Near-earth asteroids contain enormous treasures, some holding more platinum than has ever been found on Earth. A few adventurous entrepreneurs (including two Google billionaires) have started a company called Planetary Resources to find, refine and then extract these riches. To succeed, they must first overcome but then exploit the cruel economics of rocketry.
To send a ship into outer space you need a lot of fuel — the heavier the rocket, the more propellant you need. But most of a rocket ship’s mass comes from its fuel, so the majority of a rocket’s fuel goes to launching its fuel, leaving little room for other cargo. Additionally, the enormous stress that rockets encounter escaping the Earth’s atmosphere makes it enormously expensive to lift each ounce into space. Planetary Resources would necessarily incur painfully high expenses to put even relatively light mining equipment onto any asteroid, meaning the company will never be able to use the massive mining machines that ably dig out precious metals from terrestrial soil.
Planetary Resources hopes to use solar power to break down the water on asteroids into hydrogen and oxygen, which it could then use to produce fuel. Although this fuel could never be used to launch a rocket into space, it could propel a ship that had already left Earth. Planetary Resources could potentially use this water-based propellant to power its spaced-based mining operations. An easier source of profit would be to sell the water to NASA as a source of propellant, oxygen and (obviously) drinking water.
Planetary Resources’ best path to profitability, consequently, will be if NASA and its foreign counterparts undertake major new space missions.

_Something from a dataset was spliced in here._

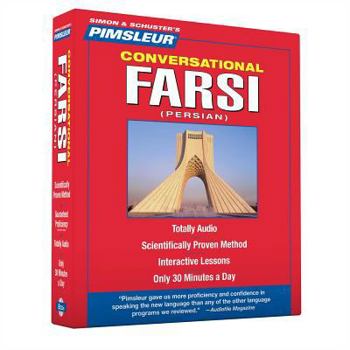 Audio CD Pimsleur Farsi Persian Conversational Course - Level 1 Lessons 1-16 CD: Learn to Speak and Understand Farsi Persian with Pimsleur Language Programs Book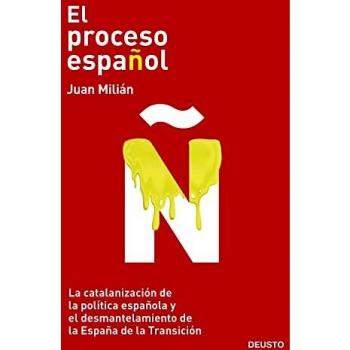 El proceso español: La catalanización de la política española y el desmantelamiento de la España de la Transición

This would probably require a sustained economic recovery in the developed world and an advertising and lobbying campaign to promote interest in space exploration. If you think that Planetary Resources has a decent chance of doing this, beneficiaries could include companies such as Boeing that make equipment for NASA.
If Planetary Resources can cover much of its upfront costs by selling fuels to others, it could then start trying to send minerals back to Earth. Since the earth lies at the bottom of a deep “gravity well,” it’s much cheaper to move something from space to Earth than to do the reverse.

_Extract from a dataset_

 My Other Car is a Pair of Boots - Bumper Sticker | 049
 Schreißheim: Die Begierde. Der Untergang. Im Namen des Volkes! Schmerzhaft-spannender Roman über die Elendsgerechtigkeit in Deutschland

As of this writing, gold and platinum sell for roughly $1,500 an ounce. But these metals are valuable in large part because they are rare, so if large quantities of such resources were brought back to Earth, their prices would plummet. An interesting implication of this is that if microscopic life were detected on Mars or, say, in an underground ocean of a Jovian moon, I would expect the price of gold to immediately fall as investors factor in the increased likelihood of asteroid mining.

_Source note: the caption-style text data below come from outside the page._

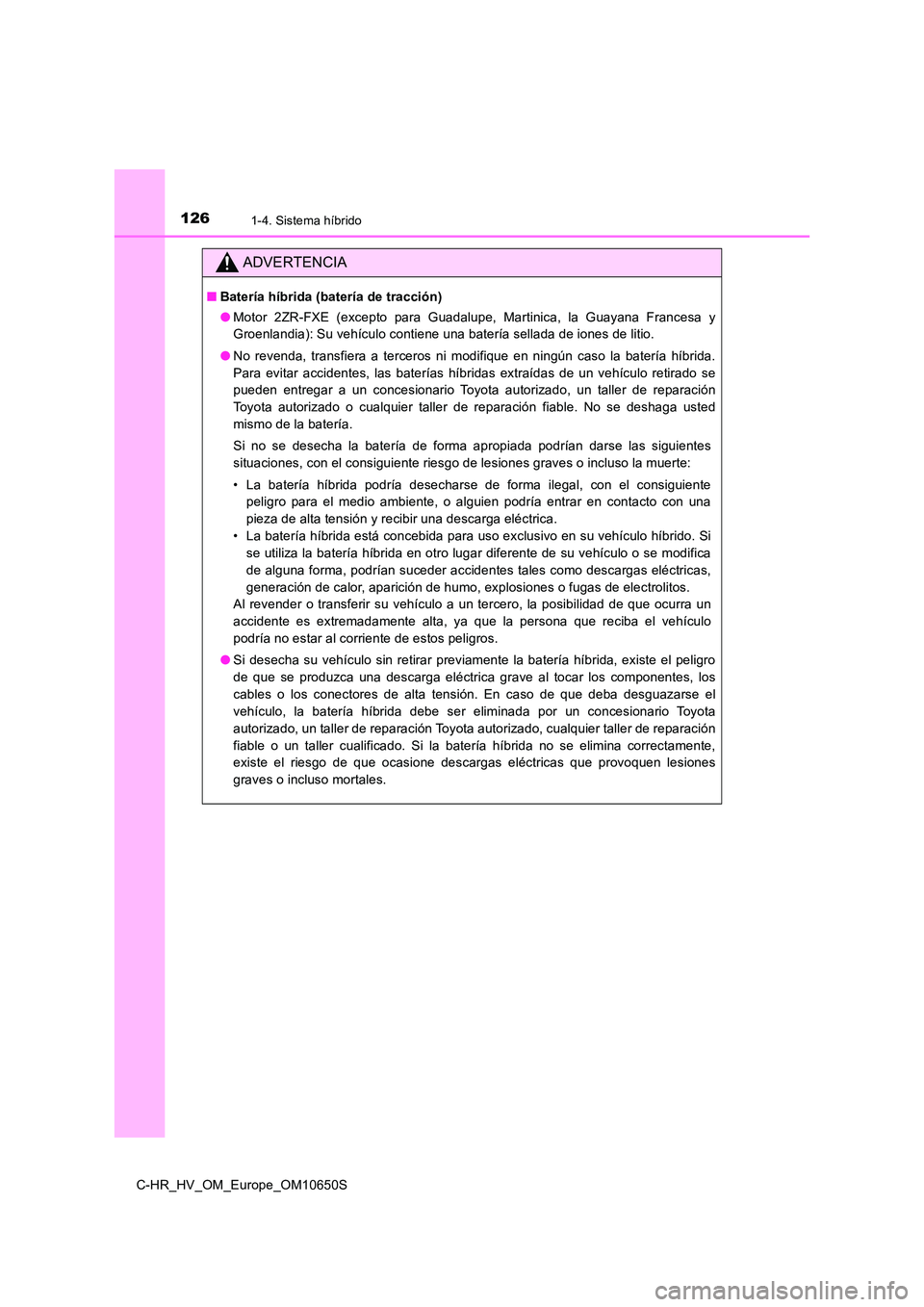 TOYOTA C-HR 2019  Manual del propietario (in Spanish) 1261-4. Sistema híbrido
C-HR_HV_OM_Europe_OM10650S
ADVERTENCIA
■Batería híbrida (batería de tracción) 
● Motor 2ZR-FXE (excepto para Guadalupe, Martinica, la Guayana Francesa y 
Groenlandia):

Mitigating any fall in price, however, would be the possibility of new uses for asteroid metals. Platinum’s high price undoubtedly limits its industrial use. I’d bet that even now some engineers are imagining what new applications they could put platinum to if asteroid mining were to cut its price. Hope for these new applications would to some extent prop up prices, and expectations of this have likely played into Planetary Resources’ revenue projections.